Overpitched delivery - A delivery pitched full but not a yorker, bouncing just before the batsman. Considered a poor ball bowled by any bowler as it becomes easy for the batsman to connect it to the middle of the bat and score maximum. An overpitched ball is generally a half-volley..
Overthrows - The extra runs score because of an errant throw from a fielder. Also called buzzers. Sometimes used mistakenly for any runs scored due to misfielding by the fielder, even the throw itself.
Pace bowling (also fast bowling) - A bowling style wherein the delivery is bowled at a high pace, usually over 90 mph (145 km/h). A pace bowler (or paceman) can sometimes provide swing to the ball.
Pad away or pad-play - This term describes hitting the ball away from the wicket by using pads rather than using a bat. This is just possible if the batsman is not at risk of getting out due to leg before wicket, especially when the delivery is pitched on the leg side. At times, batsman uses the pads to strike the ball to eliminate the risk of getting caught by close fielders.
Paddle scoop - A shot in which the batsman scoops the ball over his shoulder to score a boundary either behind the wicketkeeper or in the fine leg area.
Paddle sweep - An extremely fine sweep, nearly just a tickle of the delivery pitched on or outside leg stump.
Pads - Protective equipment wears by batsmen and wicket-keeper to cove the legs.
Pair - If a game has two innings and in both of these, a batsman is dismissed without scoring any run it is said that he has scored a pair.
Part-time bowler (or part-timer) - A player who is generally a skilled batsman (or even a wicketkeeper), not a specialized bowler, but has enough capability to occasionally bowl some overs. Part-timers bowlers are used to providing some variation in the current attack as batsmen are generally not aware of their bowling skills.
Partnership - The number of runs scored between two batsmen before one of them gets out is called a partnership. This also comprises the deliveries faced and the time taken.
Pavilion - The building complex or grandstand where the dressing rooms of players and association’s members or club owning the field are seated. Each pavilion design varies from modest buildings to big imposing infrastructure.
Pea roller - A ball that generally rolls along the ground, generally considered illegal. This delivery confuses the batsman and in some cases, (if pitched inline) will take the batsman wicket.
Peach - A fast bowler bowls a considerably unplayable delivery, generally a good delivery to take batsman wicket or one which is so good that the batsmen cannot even edge.
Pegs - A slang phrase for the stumps.
Perfume ball - This refers to a quick delivery, which passes inches away from the batsman. The ball is so very near to the batsman’s face that it is at times said that they can smell it. These circumstances are only related to bowlers that can bowl hard and fastball.
Pick - In terms of batting, this term describes the batsman’s ability to explicitly understand the mode of delivery which the bowler is about to bowl.

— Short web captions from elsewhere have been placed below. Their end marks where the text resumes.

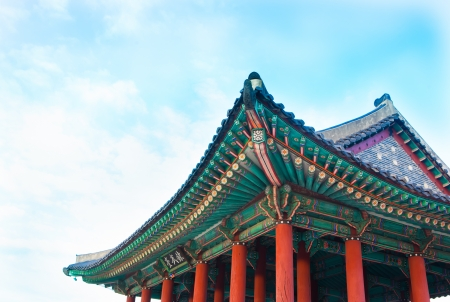 Korea  traditional multicolored paintwork on wooden buildings photo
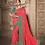 Thumbnail: Joh Rivaaz Designer V-II Beautiful-Red-Pink Exclusive Saree - 4510
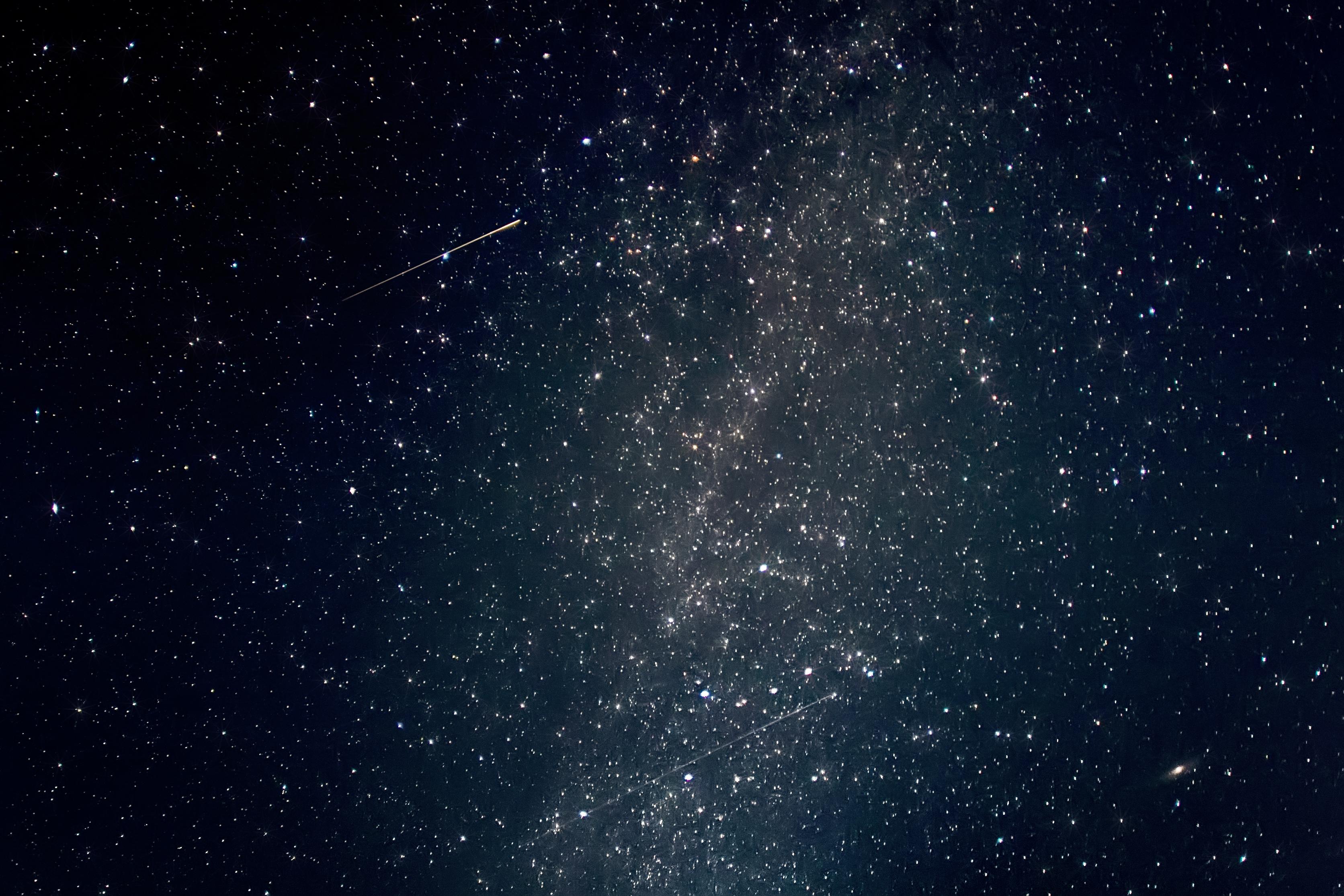 Free Images : sky, night, star, cosmos, atmosphere, dark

In terms of bowling, this term describes that the bowlers lift the seam of the ball to have an excessive advantage.
Pick of the bowlers - The bowler’s performing the best whether throughout an innings or a match is called Pick of the bowlers.
Picket fences - An over in which one run is scored off each ball bowled by a bowler. It looks similar to picket fences 111111, thus the name.
Pie Chucker (or Pie Thrower) - A poor bowler, generally slow to medium pace bowler whose balls are flighted so much that they appear similar like a pie in the air. These deliveries remain easier for the batsman to score maximum runs in the over.
Pinch hitter/Slogger - When a lower-order batsman is promoted up in the batting order to increase the scoring rate, he is said to be pinch hitter or slogger.
Pitch - This term is used to describe:
- Rectangular surface in the middle of the field where most of the actions happen generally made of earth or clay and remain 22 yards in length.
- When a ball bounces before reaching the batsman.
- The place where the delivery pitches.
Pitch (It) Up - When a bowler bowls a delivery on a fuller length.
Pitch map - A diagram displaying, where a number of balls, generally from a particular bowler, have pitched.
Placement - When the ball is hit in such a manner that it bisects or trisects the fielders placed on the field. The ball generally ends up being a four.
Platinum duck - When a player gets out without even facing a ball – most likely run out at the non-striker’s end. Also sometimes said a Diamond Duck.
Play and miss - When a batsman tries to hit the ball but does not make contact is called play and miss.
Playing on - When a batsman manages to strike the ball, but the hit does not take place as desired and the ball moves further on to hit the stumps and the batsman is declared bowled, then it is called as a Play on.
Playing time - This refers to the number of hours or days set for a match to be played between two teams. ODI matches consist of 50 overs and can last for more than six hours. Test cricket is generally played over a duration of 3 to 5 days.
Plumb - When the batsman is noticeably Leg Before Wicket (LBW), even at full speed, he is said to be plumb in front.
Point - A fielding spot square of the batsman's offside.
Point of release - The bowler’s position at the moment when the ball is released.
Pongo - Refers to an extremely high volume of run-making or batting assault. Generally, UK county players use this term.
Popper - A ball, which rises sharply from the pitch when bowled ('pops up').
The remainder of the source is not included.